If you’re one of the over 500,000 people who follow Ella Halikas on Instagram or TikTok, you already know that the 25-year-old is much more than her modeling portfolio. And that’s saying something, considering front and center on that portfolio is none other than the Sports Illustrated Swimsuit Issue, in which Halikas appeared (in truly stunning fashion) in 2021. As one of the finalists of the SI Swim Search open casting call, Halikas said her motivation for applying to and appearing in the magazine was to “inspire everyone and anyone that’s watching this to truly love the skin they’re in.” But “I know it’s not easy,” she added in a Sports Illustrated video last year. “It’s a hard journey. It took me many, many years. You are worthy and you are beautiful just the way you are.”

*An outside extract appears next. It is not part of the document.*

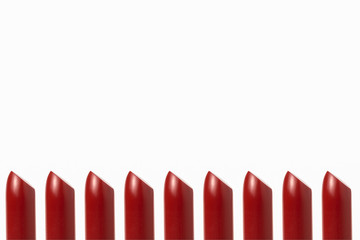 Rows of red lipstick on a white background.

As a curve model and a fierce advocate for body positivity, one of Halikas’s messages is that fitness is for everyone and that working out is about so much more than weight loss or aesthetic goals. Halikas tells POPSUGAR that, for her, workouts are primarily for improving her mental health and boosting confidence. “I feel stronger and healthier overall when I’m focused on my fitness,” she says. “I become less anxious when I’m staying more active.”

Halikas’s routine is all about consistency. She does strength and conditioning twice a week with a personal trainer, along with two Pilates classes a week from Solidcore and a few walks mixed in. Blasting out HIIT circuits with her trainer makes her feel “empowered,” she says, “like I’m getting stronger every time.” With every workout she does, “I know I’m taking the necessary steps towards becoming the best version of myself.”

Her social feeds show Halikas nailing intense and effective strengthening moves like deadlifts, barbell squats, lunges, and bicep curls. By posting her workouts, the model hopes to motivate other people to exercise and get healthy, but not necessarily to strive for a certain body type or look. “I love to show others that health and fitness look different on every body and that you can never just look at someone and know their health and exercise levels,” Halikas explains.

“Just go for it” is Halikas’s advice to people who might be nervous to start a fitness journey or feel intimidated walking into a gym. “I know it’s easier said than done,” she adds, “but trust me, no one is focused on you when you’re working out.” (Seriously. They’re all too focused on their own workouts, we promise.) Start your fitness journey where you feel the most comfortable, Halikas adds, and it’s totally OK if that’s not at the gym. “Call a friend to go for a long walk with them instead,” she suggests. “You just want to get your body moving.”

Many of us have a very rigid idea of ​​what working out looks like, but Halikas points out that there are so many different types of workouts to try. Yoga, running, Pilates, barre, swimming, weightlifting, hiking, dancing, biking, sports . . . the list goes on (and on, and on). With so many options, “you should never feel like the industry isn’t open to you or that working out isn’t for you,” Halikas says. “There’s room for us all to prioritize our health and fitness.”